# To wear one's heart on one's sleeve



## frantriesfrench

Salut tout le monde
comment-on dit 'to wear one's heart on one's sleeve' en français svp?
Merci d'avance
Fran

*Moderator note: *multiple threads merged to create this one


----------



## COSteph

If all else fails, you could say "etre vulnerable," but that doesn't quite fit what you mean.  A francophone will probably have a better answer for you.  

Bonne chance!

Stephanie


----------



## Cath.S.

_He wears his heart on his sleeve_
_=>_
_On lit en lui comme dans un livre ouvert_

Check out this thread for more expressions with heart or coeur in them!


----------



## Greg Mosse

Je dirais qu'il est un coeur tendre, pour éviter de tourner autour du pot ...
J'ai p-ê tort ...
G


----------



## CARNESECCHI

Hello,
I would suggest : "On sait vers où/qui (de quel côté) son coeur incline"
http://www.novareinna.com/festive/valentine.html
Hope it helps!


----------



## Cath.S.

L'expression a un sens plus large et ne se limite pas aux sentiments d'amour, d'où ma proposition précédente :

_To wear one’s heart upon one’s sleeve._ To expose one’s secret intentions to general notice; 
Source Dictionary of Phrase and Fable


----------



## petereid

To wear one’s heart upon one’s sleeve.

She wears her heart on her sleeve = She never hides her feelings or emotions.
                                               =  She shows her feelings


----------



## la grive solitaire

J'ai trouvé: _Le coeur sur la main _http://www.betweenthecovers.com/display.php?id=71741


----------



## CARNESECCHI

Hello,
Une personne qui a "Le coeur sur la main" est une personne généreuse qui donne facilement ce qu'elle a, et de grand coeur!
Je n'ai pas l'impression que c'est ce dont on parle ! Peut-être est-ce un autre sens de "To wear one's heart on one's sleeve" ?
Hope it helps!


----------



## Cath.S.

la grive solitaire said:
			
		

> J'ai trouvé: _Le coeur sur la main _http://www.betweenthecovers.com/display.php?id=71741


Well I hope the authors explain that both expressions _don't _have the same meaning in spite of theri apparent similarity.
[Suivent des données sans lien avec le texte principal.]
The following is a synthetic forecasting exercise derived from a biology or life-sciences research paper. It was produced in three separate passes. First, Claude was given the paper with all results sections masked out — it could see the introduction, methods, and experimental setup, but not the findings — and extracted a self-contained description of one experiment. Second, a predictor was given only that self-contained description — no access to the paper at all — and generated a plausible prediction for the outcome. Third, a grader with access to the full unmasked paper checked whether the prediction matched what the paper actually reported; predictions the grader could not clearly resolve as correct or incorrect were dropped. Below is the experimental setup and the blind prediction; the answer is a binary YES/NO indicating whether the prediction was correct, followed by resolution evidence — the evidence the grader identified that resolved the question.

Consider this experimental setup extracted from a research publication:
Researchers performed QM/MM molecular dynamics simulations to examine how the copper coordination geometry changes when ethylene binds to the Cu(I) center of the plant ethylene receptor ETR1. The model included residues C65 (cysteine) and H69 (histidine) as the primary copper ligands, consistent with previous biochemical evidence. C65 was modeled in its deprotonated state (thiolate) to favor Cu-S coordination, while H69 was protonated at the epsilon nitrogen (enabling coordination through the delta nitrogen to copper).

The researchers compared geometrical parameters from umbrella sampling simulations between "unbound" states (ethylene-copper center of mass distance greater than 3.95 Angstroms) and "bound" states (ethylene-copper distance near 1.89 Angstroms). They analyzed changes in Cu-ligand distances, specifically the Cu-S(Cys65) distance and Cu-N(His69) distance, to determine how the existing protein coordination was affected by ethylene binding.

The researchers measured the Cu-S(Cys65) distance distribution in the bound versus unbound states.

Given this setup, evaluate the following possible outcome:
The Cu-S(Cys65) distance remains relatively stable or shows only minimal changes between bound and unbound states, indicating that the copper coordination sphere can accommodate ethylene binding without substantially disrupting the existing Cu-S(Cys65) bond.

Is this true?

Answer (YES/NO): NO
Il n'y a pas que les mots tout seuls qui peuvent être de faux amis. Les expressions aussi peuvent s'y mettre.


----------



## edwingill

laisser voir ses sentiments


----------



## Gil

plat et à la mode:
«être transparent»


----------



## jimthomas711

Comment dit-on "wear one's heart on one's sleeve"?


----------



## fozzano

Je connais pas l'expression, mais cela ressemble beaucoup à l'expression française "avoir le coeur sur la main", qui signifie être très généreux.
Est-ce le sens de l'expression anglaise?


----------



## Donaldos

Non, ça a plus à voir avec le fait de _laisser paraître ses sentiments_, ne pas chercher à les cacher etc.


----------



## Madore

Bienvenue jimthomas711,

I suggest : porter son coeur en bandoulière.


----------



## itka

Madore said:


> Bienvenue jimthomas711,
> 
> I suggest : porter son coeur en bandoulière.
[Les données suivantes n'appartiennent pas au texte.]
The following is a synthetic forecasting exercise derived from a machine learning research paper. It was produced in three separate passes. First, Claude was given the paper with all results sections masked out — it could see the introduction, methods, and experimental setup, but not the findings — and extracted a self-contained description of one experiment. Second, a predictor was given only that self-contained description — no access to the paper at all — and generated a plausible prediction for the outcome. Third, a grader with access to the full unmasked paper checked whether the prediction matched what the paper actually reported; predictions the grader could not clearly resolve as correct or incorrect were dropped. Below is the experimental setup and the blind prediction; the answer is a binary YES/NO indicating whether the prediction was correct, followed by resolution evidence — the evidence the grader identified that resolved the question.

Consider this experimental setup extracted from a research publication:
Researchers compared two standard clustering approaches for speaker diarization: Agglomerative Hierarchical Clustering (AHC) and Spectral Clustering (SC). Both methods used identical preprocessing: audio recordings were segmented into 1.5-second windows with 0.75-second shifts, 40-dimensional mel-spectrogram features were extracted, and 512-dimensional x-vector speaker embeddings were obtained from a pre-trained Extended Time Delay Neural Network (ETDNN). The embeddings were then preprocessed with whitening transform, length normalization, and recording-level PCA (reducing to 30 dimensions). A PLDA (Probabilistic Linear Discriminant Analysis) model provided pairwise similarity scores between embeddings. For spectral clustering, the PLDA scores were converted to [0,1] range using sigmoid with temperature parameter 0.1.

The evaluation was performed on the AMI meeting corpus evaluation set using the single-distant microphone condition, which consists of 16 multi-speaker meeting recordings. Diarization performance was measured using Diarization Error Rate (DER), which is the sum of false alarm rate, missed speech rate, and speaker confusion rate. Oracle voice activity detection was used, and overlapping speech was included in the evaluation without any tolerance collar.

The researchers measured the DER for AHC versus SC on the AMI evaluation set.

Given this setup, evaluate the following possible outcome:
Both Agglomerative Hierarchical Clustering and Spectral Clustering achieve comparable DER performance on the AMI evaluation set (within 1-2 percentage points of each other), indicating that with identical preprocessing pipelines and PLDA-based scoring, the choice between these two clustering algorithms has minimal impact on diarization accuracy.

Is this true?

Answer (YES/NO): NO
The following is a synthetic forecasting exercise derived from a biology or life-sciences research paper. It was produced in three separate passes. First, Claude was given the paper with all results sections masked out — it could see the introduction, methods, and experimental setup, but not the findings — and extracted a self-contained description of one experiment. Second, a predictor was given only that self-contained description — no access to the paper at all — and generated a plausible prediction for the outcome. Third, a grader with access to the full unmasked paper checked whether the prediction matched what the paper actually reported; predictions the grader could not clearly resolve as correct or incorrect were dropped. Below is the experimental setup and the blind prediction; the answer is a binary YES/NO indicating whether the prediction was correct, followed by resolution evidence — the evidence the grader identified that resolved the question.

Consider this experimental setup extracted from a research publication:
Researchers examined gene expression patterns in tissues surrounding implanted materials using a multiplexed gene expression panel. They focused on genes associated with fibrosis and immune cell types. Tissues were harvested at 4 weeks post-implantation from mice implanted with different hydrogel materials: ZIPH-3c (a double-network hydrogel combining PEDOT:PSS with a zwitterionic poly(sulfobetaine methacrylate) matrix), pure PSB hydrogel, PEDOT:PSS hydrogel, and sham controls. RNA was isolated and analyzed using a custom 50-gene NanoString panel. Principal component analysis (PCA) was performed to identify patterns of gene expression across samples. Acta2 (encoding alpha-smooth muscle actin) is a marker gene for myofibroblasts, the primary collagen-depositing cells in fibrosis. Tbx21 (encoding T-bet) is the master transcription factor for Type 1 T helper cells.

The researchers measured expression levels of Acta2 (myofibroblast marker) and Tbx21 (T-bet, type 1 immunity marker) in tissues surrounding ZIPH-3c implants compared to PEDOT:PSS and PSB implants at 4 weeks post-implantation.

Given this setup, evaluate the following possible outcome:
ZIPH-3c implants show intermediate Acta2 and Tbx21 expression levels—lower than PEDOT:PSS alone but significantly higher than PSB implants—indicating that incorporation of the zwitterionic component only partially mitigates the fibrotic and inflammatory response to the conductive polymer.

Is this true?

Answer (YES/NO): NO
Oui, Madore a raison, c'est la traduction exacte. Je me demande simplement si elle est encore très employée, elle me semble un peu vieillie...


----------



## BassFranky

*laisser transparaitre ses sentiments*

pas très usité mais l'idée est là!

is this expression often used in english ???
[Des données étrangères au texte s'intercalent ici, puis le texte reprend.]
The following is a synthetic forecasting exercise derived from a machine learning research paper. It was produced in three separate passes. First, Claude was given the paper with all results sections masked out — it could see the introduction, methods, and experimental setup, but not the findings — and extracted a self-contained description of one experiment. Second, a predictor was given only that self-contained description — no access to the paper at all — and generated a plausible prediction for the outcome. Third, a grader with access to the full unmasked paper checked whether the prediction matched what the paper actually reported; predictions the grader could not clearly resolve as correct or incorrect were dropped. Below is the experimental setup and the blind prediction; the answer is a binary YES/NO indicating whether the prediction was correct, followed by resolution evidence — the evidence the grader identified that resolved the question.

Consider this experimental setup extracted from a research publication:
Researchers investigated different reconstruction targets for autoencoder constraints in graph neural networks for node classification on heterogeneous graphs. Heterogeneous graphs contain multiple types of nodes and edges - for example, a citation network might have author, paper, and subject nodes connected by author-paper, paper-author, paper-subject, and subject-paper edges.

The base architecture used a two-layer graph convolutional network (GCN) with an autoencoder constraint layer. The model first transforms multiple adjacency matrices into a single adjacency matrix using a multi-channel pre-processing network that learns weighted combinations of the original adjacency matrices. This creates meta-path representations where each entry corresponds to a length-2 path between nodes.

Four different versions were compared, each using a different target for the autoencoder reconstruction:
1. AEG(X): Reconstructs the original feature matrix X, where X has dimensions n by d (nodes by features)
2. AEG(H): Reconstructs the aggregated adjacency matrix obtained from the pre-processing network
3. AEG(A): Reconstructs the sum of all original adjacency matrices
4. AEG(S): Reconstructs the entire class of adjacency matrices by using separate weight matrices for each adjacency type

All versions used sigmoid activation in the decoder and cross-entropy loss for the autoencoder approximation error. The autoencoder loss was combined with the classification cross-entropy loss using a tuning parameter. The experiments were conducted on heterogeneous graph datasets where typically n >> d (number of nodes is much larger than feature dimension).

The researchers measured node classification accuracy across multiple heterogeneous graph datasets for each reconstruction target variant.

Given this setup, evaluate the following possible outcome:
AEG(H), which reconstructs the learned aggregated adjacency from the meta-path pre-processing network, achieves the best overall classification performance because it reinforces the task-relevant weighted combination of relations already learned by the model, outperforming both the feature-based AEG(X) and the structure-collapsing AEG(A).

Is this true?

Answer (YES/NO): NO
I've heard it in Billy Joel's *HONESTY*

"_I can always find someone to say they sympathize_
_if I wear my heart out on my sleeve_"


----------



## Drosen7777

Il ne s'agit ni de pleurer ni d'etre genereux.
La traduction, "Il laisse paraitre ses sentiments," est exacte mais trop litterale.
La bandouliere est plus proche.


----------



## mirifica

Bonjour,

'Avoir le coeur sur la main' pourrait peut-être convenir ?


----------



## fouxdufafa

Je crois que non parce qu'il est possible d'être franc sans être généreux.  "To wear one's heart on one's sleeve" est d'être transparent à propos des pensées et sentiments.  "Avoir le cœur sur la main"est plus d'être généreux et gentil, n'est-ce pas?


----------



## mirifica

Bonjour,

Désolée pour la confusions de sens.

Franchise :

avoir son franc-parler
ne pas avoir sa langue dans sa poche
Etre nature (le plus près du texte)


----------



## fjt

how would you say "i wear my heart on my sleeve" but using feminine words in french thanksssssssssssss


----------



## SwissPete

Welcome to the forum, fjt.





> *H*ow would you say "*I* wear my heart on my sleeve" but using feminine words in *F*rench*. T*hanks*ssssssssssss*


I don't understand what you mean by "using feminine words". Can you elaborate?

[...]


----------



## Mtrain17

J'ai le cœur sur les lèvres.


----------



## mirifica

Bonjour,

Dans un autre sens, avoir le coeur en bandoulière = grande bonté. Cela dépend du contexte ???


----------



## Cath.S.

Mtrain17 said:


> J'ai le cœur sur les lèvres.


Je me méfierais de cette expression, si j'étais anglophone, parce qu'elle peut aussi signifier _j'ai envie de vomir._ Ne l'employer que si le contexte rend son sens évident.


----------



## Jasmine tea

"n'avoir de secrets pour personne"...?


----------



## edwingill

"to wear one's heart on one's sleeve" = "laisser voir ses sentiments"


----------



## fjt

how would a woman say it. 
is 'Je porte mon coeur sur ma manche' wrong?


----------



## philosophia

fjt said:


> how would a woman say it.
> is 'Je porte mon coeur sur ma manche' wrong?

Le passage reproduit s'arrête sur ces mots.